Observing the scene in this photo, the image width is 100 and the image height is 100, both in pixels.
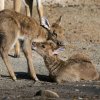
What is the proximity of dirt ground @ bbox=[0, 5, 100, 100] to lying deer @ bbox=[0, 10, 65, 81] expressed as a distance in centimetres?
47

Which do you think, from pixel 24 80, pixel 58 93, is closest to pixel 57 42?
pixel 24 80

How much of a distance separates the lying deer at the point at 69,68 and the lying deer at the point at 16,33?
412 millimetres

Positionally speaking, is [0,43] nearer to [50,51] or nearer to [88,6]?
[50,51]

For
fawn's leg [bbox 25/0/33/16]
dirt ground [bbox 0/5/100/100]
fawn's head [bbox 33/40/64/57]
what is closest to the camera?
dirt ground [bbox 0/5/100/100]

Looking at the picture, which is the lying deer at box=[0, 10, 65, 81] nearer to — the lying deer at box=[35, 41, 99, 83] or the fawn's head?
the fawn's head

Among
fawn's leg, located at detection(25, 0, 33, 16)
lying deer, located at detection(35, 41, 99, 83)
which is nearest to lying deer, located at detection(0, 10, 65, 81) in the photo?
lying deer, located at detection(35, 41, 99, 83)

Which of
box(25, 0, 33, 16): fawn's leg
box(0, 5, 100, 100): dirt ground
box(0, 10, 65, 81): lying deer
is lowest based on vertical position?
box(0, 5, 100, 100): dirt ground

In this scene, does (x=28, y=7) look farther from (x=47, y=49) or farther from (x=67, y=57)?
(x=47, y=49)

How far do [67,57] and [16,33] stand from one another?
3.96m

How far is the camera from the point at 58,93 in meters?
11.9

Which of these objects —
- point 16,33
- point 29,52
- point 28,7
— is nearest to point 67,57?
point 28,7

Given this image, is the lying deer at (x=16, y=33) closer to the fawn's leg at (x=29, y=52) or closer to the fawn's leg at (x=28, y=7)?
the fawn's leg at (x=29, y=52)

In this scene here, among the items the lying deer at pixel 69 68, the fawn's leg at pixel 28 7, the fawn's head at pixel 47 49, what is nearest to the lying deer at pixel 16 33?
the fawn's head at pixel 47 49

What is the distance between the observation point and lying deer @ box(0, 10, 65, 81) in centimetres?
1401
• • • • • • •
= SHORT PROBLEM =
Can you copy all of the records above word for word, leaving out the pictures?

= SOLUTION TO THIS PROBLEM =
Observing the scene in this photo, the image width is 100 and the image height is 100, both in pixels.
What is the proximity of dirt ground @ bbox=[0, 5, 100, 100] to lying deer @ bbox=[0, 10, 65, 81] expressed as a distance in centimetres?
47

Which do you think, from pixel 24 80, pixel 58 93, is closest to pixel 57 42?
pixel 24 80

How much of a distance separates the lying deer at the point at 69,68 and the lying deer at the point at 16,33?
412 millimetres

Positionally speaking, is [0,43] nearer to [50,51] or nearer to [88,6]?
[50,51]

For
fawn's leg [bbox 25/0/33/16]
dirt ground [bbox 0/5/100/100]
fawn's head [bbox 33/40/64/57]
what is closest to the camera?
dirt ground [bbox 0/5/100/100]

Looking at the picture, which is the lying deer at box=[0, 10, 65, 81] nearer to — the lying deer at box=[35, 41, 99, 83] or the fawn's head?
the fawn's head

Among
fawn's leg, located at detection(25, 0, 33, 16)
lying deer, located at detection(35, 41, 99, 83)
which is nearest to lying deer, located at detection(0, 10, 65, 81) in the photo?
lying deer, located at detection(35, 41, 99, 83)

Which of
box(25, 0, 33, 16): fawn's leg
box(0, 5, 100, 100): dirt ground
box(0, 10, 65, 81): lying deer
is lowest based on vertical position?
box(0, 5, 100, 100): dirt ground

In this scene, does (x=28, y=7) look farther from (x=47, y=49) or farther from (x=67, y=57)?
(x=47, y=49)

How far do [67,57] and [16,33] stand from one another?
3.96m

How far is the camera from the point at 58,93 in meters?
11.9

Which of these objects —
- point 16,33
- point 29,52
- point 28,7
— is nearest to point 67,57?
point 28,7

Given this image, is the lying deer at (x=16, y=33) closer to the fawn's leg at (x=29, y=52) or closer to the fawn's leg at (x=28, y=7)?
the fawn's leg at (x=29, y=52)

In this scene here, among the items the lying deer at pixel 69 68, the fawn's leg at pixel 28 7, the fawn's head at pixel 47 49, what is nearest to the lying deer at pixel 16 33?
the fawn's head at pixel 47 49

What is the distance between the observation point and lying deer @ box(0, 10, 65, 81) in centimetres?
1401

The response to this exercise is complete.